:: WHAT YOU WILL DO ::
**a.** Please extract from the passage on border enforcement in the Sonoran Desert the span starting with "Whether the strategy" and going on through "number of deaths.".
**b.** Translate this sentence from the passage on border enforcement in the Sonoran Desert into Spanish: "There are bones in the valleys of the Sonoran Desert."

:: EXTRACT PROVIDED ::
——

There are bones in the valleys of the Sonoran Desert.  There are thousands of them.  In 1994, the United States government implemented a new enforcement strategy for the Southwestern border.  It was designed to prevent illegal entries by raising the costs of crossing to unbearable levels.  If migrants judged the cost to outweigh the benefits, planners supposed, they would never undertake the journey in the first place. 

In the intervening years, the border environment itself has become the primary technology for raising and extracting the cost.  This development was no accident.  High-ranking officials with the Immigration and Naturalization Services and US Border Patrol observed that the Sonoran’s extreme heat and imposing terrain exposed migrants to “mortal danger,” and sought to force migrant traffic between ports of entry and “over more hostile terrain, less suited for crossing and more suited for enforcement.”1 Any perceivable benefit to crossing would lose its motivating force when weighed against the likelihood of one’s demise. The strategy counted for its deterrent effect upon the production and reproduction of death–upon an ever-growing ledger of the dead.

Whether the strategy has succeeded in deterring unlawful entries is unclear.  Whether it has increased the incidence of migrant mortality cannot be doubted.

Since the strategy’s implementation, the Tucson sector, which falls within the Sonoran Desert’s vast expanse, has become one of the deadliest places to cross the border.  In Pima County alone, it has produced more than 3,300 human remains.  Prior to the strategy’s implementation, automobile accidents were the leading cause among the small number of migrant mortalities.  Following its implementation, exposure quickly took over the lion’s share of a ballooning number of deaths.

——

:: EXERCISE DATA ::
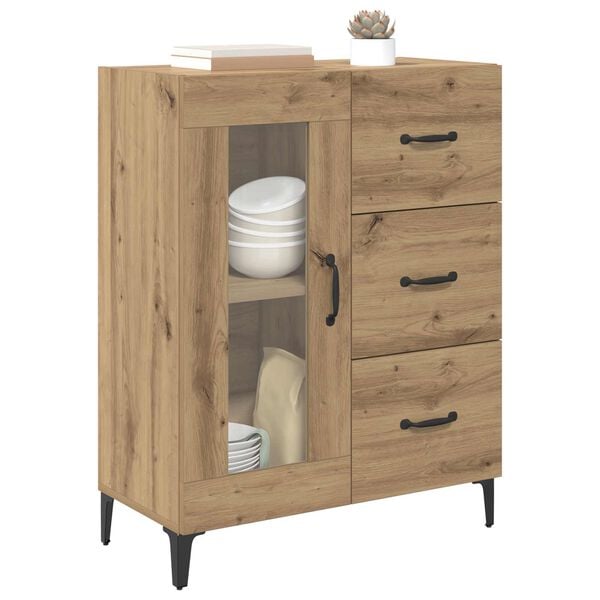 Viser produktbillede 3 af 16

——

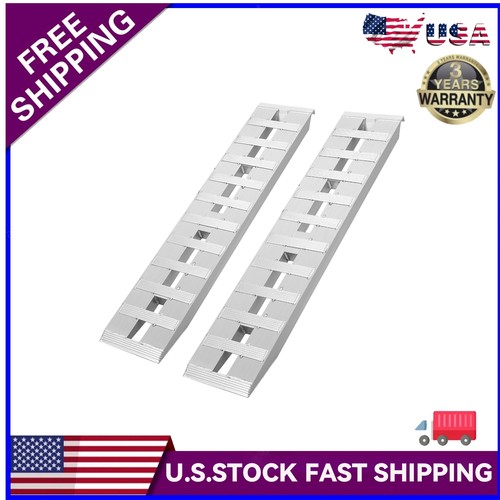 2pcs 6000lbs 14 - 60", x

——

:: SOLUTIONS PER TASK ::
**a.**
Whether the strategy has succeeded in deterring unlawful entries is unclear.  Whether it has increased the incidence of migrant mortality cannot be doubted.

Since the strategy’s implementation, the Tucson sector, which falls within the Sonoran Desert’s vast expanse, has become one of the deadliest places to cross the border.  In Pima County alone, it has produced more than 3,300 human remains.  Prior to the strategy’s implementation, automobile accidents were the leading cause among the small number of migrant mortalities.  Following its implementation, exposure quickly took over the lion’s share of a ballooning number of deaths.

**b.** Hay huesos en los valles del desierto de Sonora.